A former leader of the group, Mrs Dorcas Aggrey says addressing intimate partner violence among young people will help to reduce gender-based violence (GBV) in the country.
She said young people are more vulnerable to intimate partner violence, hence the need to address the situation from among the youth.
Mrs Aggrey was speaking at the 19th annual delegates’ congress of YAM held in Accra on May 13, 2022.
The event, which was on the theme: “Addressing intimate partner violence among young people; a key strategy for reducing gender-based violence,” discussed the causes and challenges associated with SRHR and GBV and how it could be resolved as soon as practicable.
PPAG, established in 1967 as a Non-Governmental Organisation affiliated to the International Planned Parenthood Federation (IPPF), has a long history of leadership in Family Planning programmes in Ghana and has pioneered many projects including Family Life Education (FLE) for the Youth, Male Clinics and the integration of Family Planning into Community Development Projects.
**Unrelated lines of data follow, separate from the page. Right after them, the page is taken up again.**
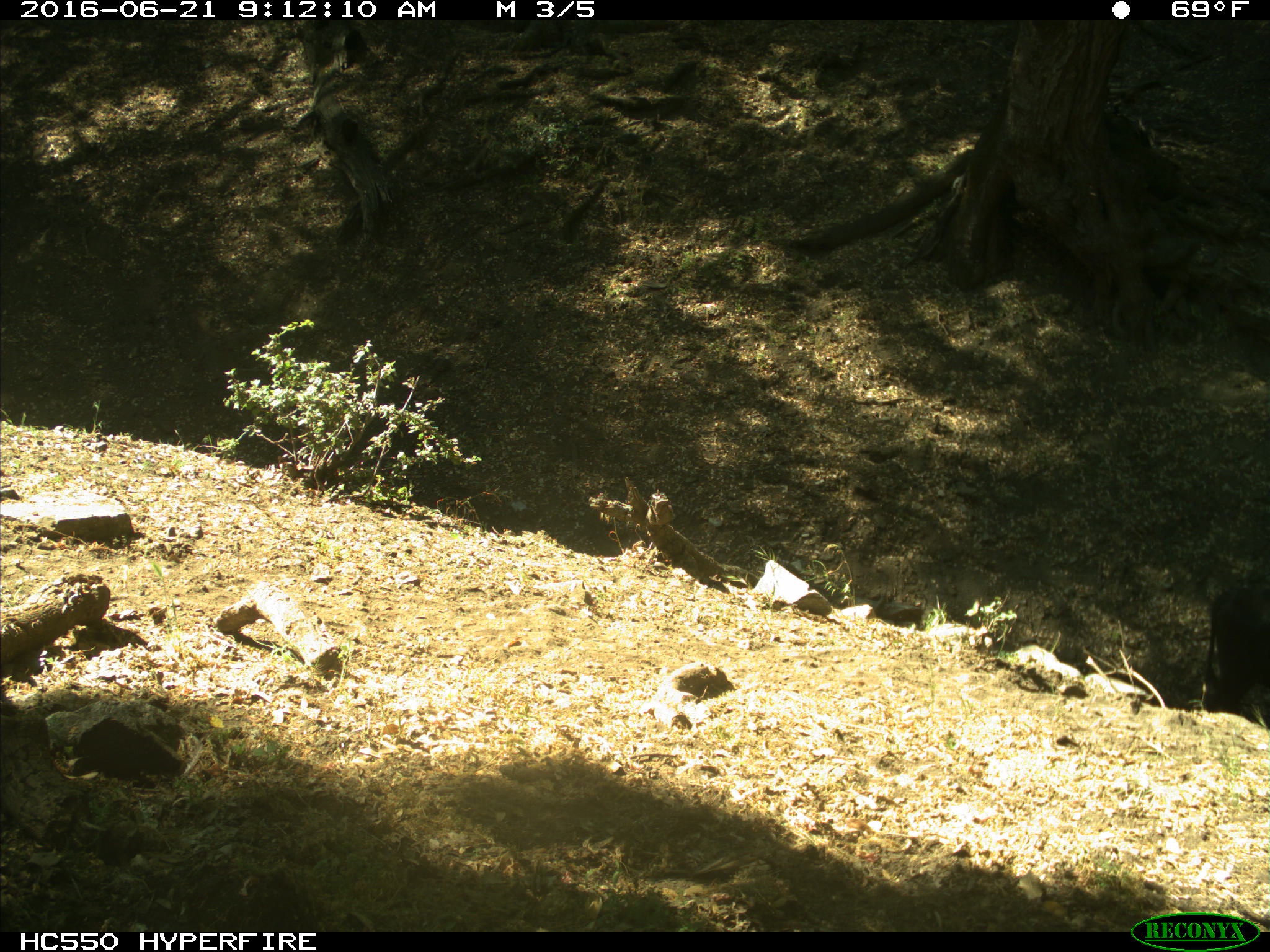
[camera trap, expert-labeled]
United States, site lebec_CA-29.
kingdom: Animalia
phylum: Chordata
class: Mammalia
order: Artiodactyla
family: Bovidae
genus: Bos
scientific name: Bos taurus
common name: domestic cow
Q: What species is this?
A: Bos taurus (domestic cow).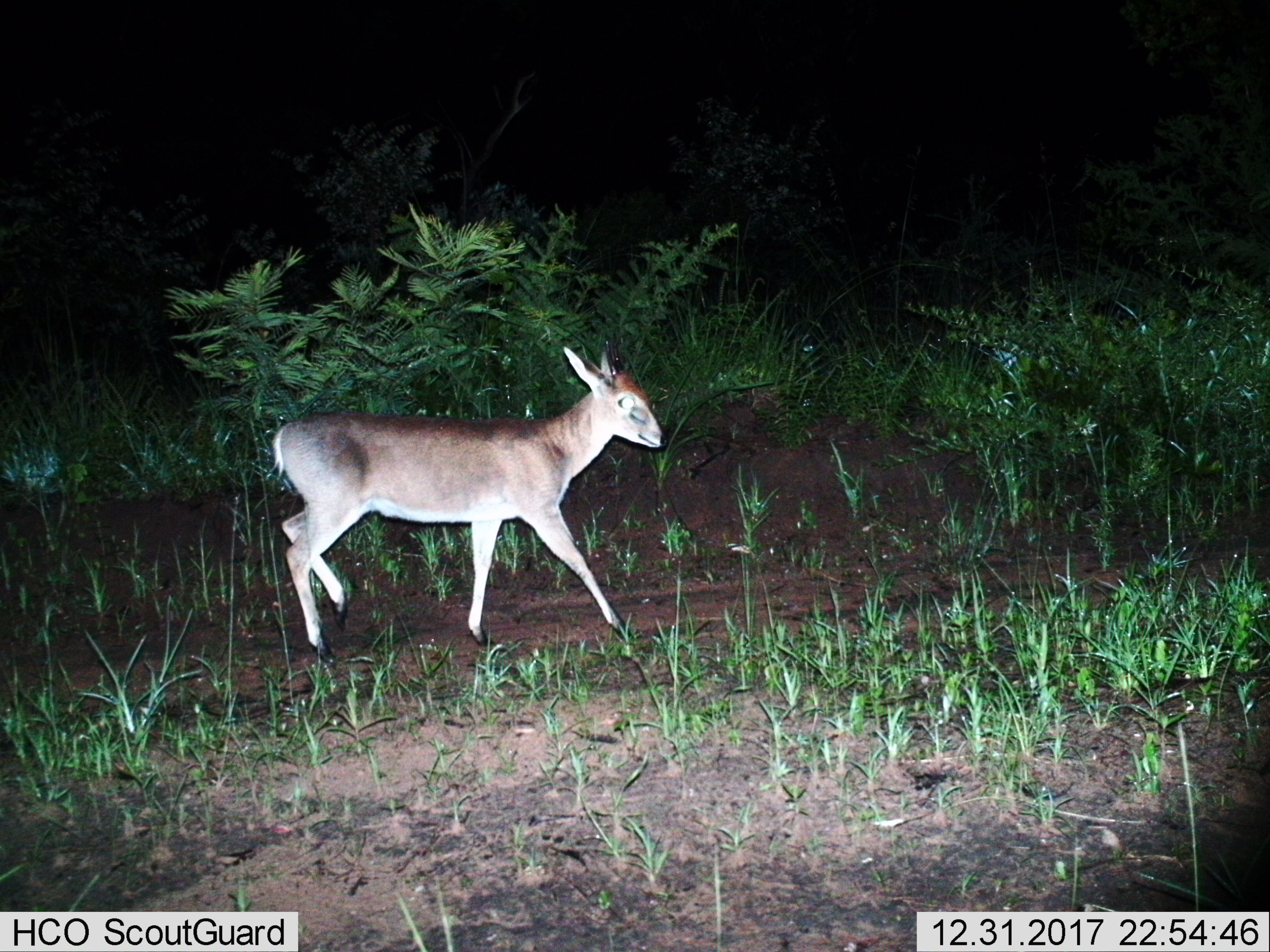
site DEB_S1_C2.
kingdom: Animalia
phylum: Chordata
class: Mammalia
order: Artiodactyla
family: Bovidae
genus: Sylvicapra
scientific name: Sylvicapra grimmia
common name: common duiker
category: duikercommongrey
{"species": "duikercommongrey (common duiker) (Sylvicapra grimmia)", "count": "1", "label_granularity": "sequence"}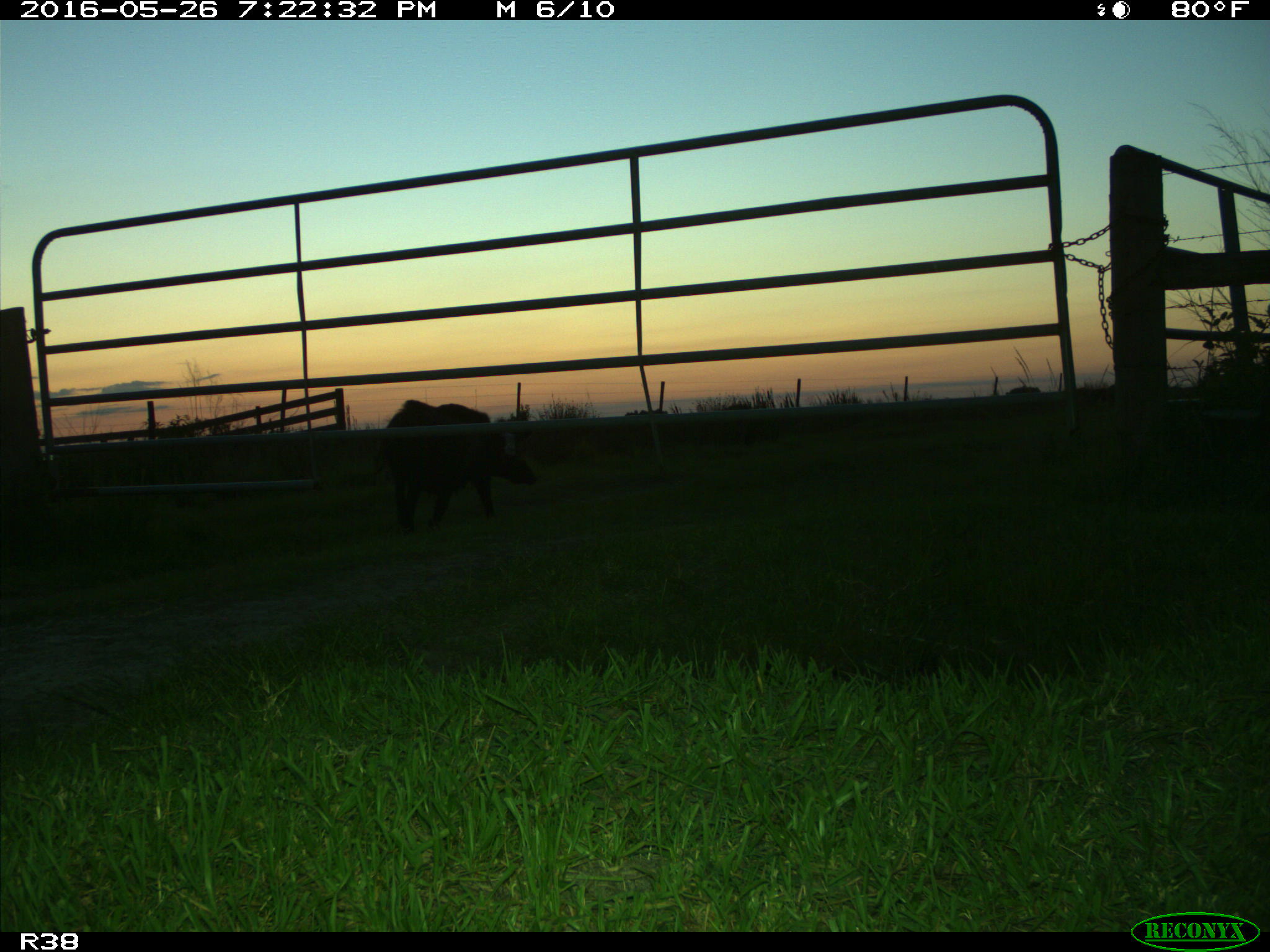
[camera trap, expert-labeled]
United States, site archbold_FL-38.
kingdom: Animalia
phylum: Chordata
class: Mammalia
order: Artiodactyla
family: Suidae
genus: Sus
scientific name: Sus scrofa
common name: wild boar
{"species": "Sus scrofa (wild boar)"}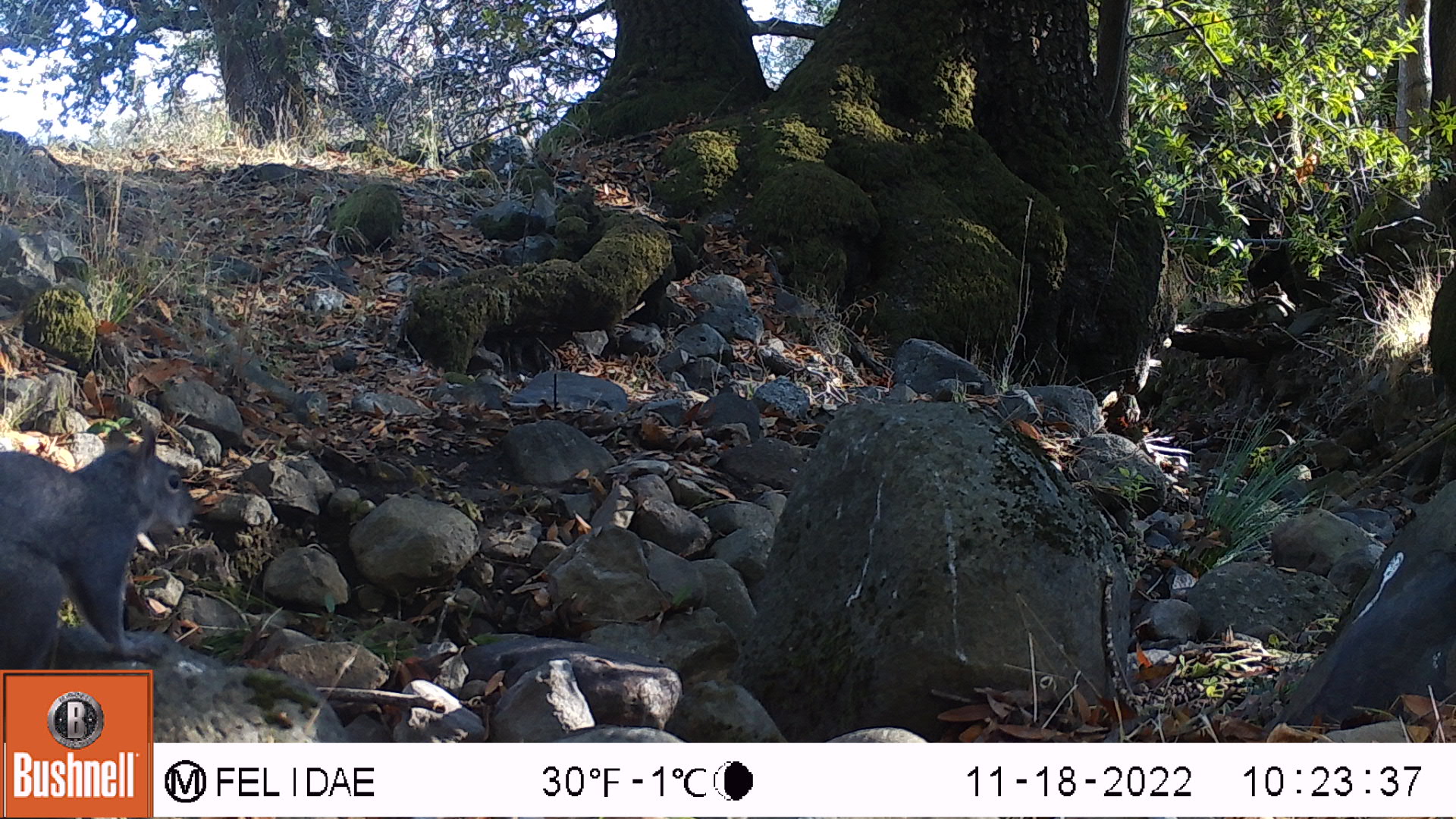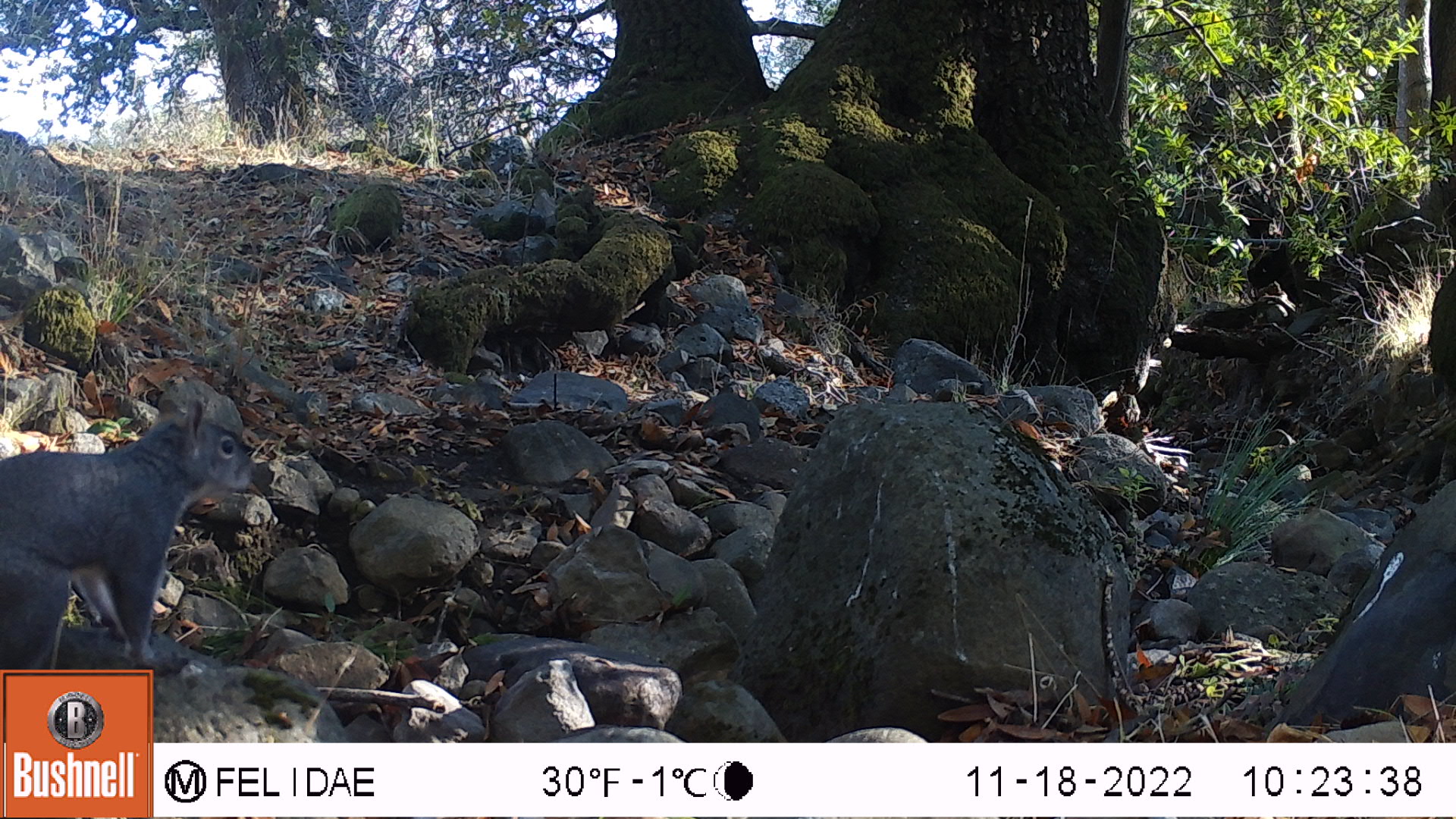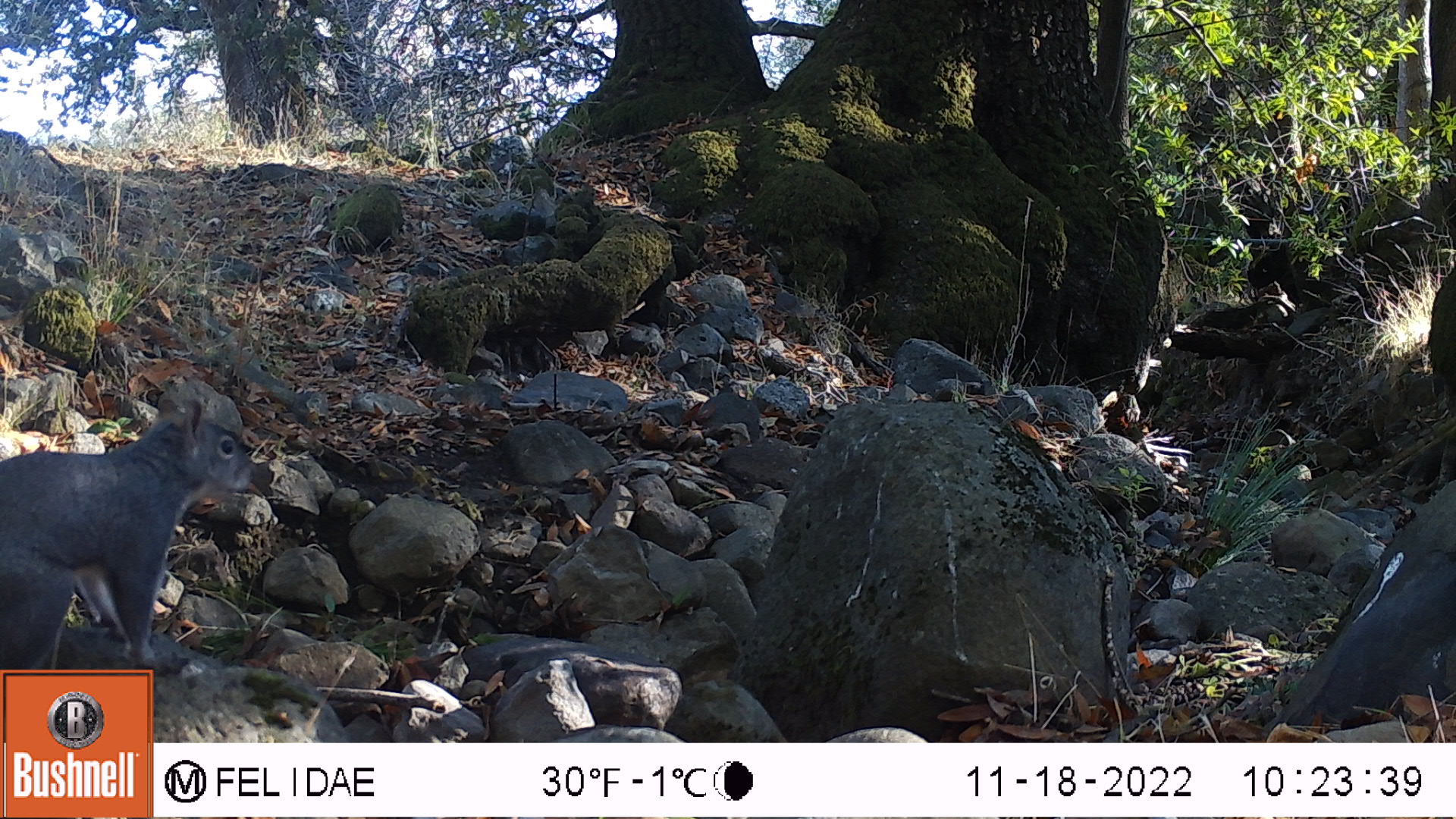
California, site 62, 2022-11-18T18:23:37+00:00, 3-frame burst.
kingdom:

It is currently the leading NGO providing Sexual and Reproductive Health (SRH) services in Ghana.
Access to information
For Mrs Aggrey, young people needed information to enable them report issues of abuse, particularly in relation to gender-based violence.
She also called for an improved sexual and reproductive health and rights (SRHR) services for young people, saying that there was the need to improve and strengthen access to justice, increased participation of young people in the peace process.
She said responding to and preventing gender based violence and integrating gender equality and women's rights perspectives into national policies, development frameworks and laws, were great steps towards achieving a society devoid of gender-based violence.
For her part, a member of YAM, Ms. Janet Ahiagba cautioned gender advocates and activists not to see themselves as immune to gender-based violence.
She was of the view that being an SRHR and SGBV advocate “does not make you immune to abuse”, adding “Sadly, you become the perpetrator's target.”
She said many perpetrators of SGBV in most cases try “to test your strength, your level of resistance to abuse, and the extent to which you are able to act and take the actionable steps to report, seek redress and have perpetrators arrested”, urging gender advocates to be “vigilant, watch out for yourselves, as you do for others.”
Ms Ahiagba noted that the adverse impacts of SGBV on young people, particularly on the gender advocates were serious and therefore needed to be dealt with.
The Patron of PPAG, Mr Mr. Kenneth Johnfia, encouraged the young people to seek information on their sexuality from the right people.
For him, there is nothing wrong with young people asking questions about themselves, urging the leadership of YAM to champion the cause of young people in the country.
He said the formation of the group (YAM) had led to the promotion of many issues affecting young people in the country, particularly when women had led the movement.
Mr Johnfia has, therefore, charged young people across the country to feel empowered and pursue things that would help them to realise their goals in life.
The President of YAM, Ms Claudia Lawson encouraged participants at the congress to actively participate and contribute in the congress' activities.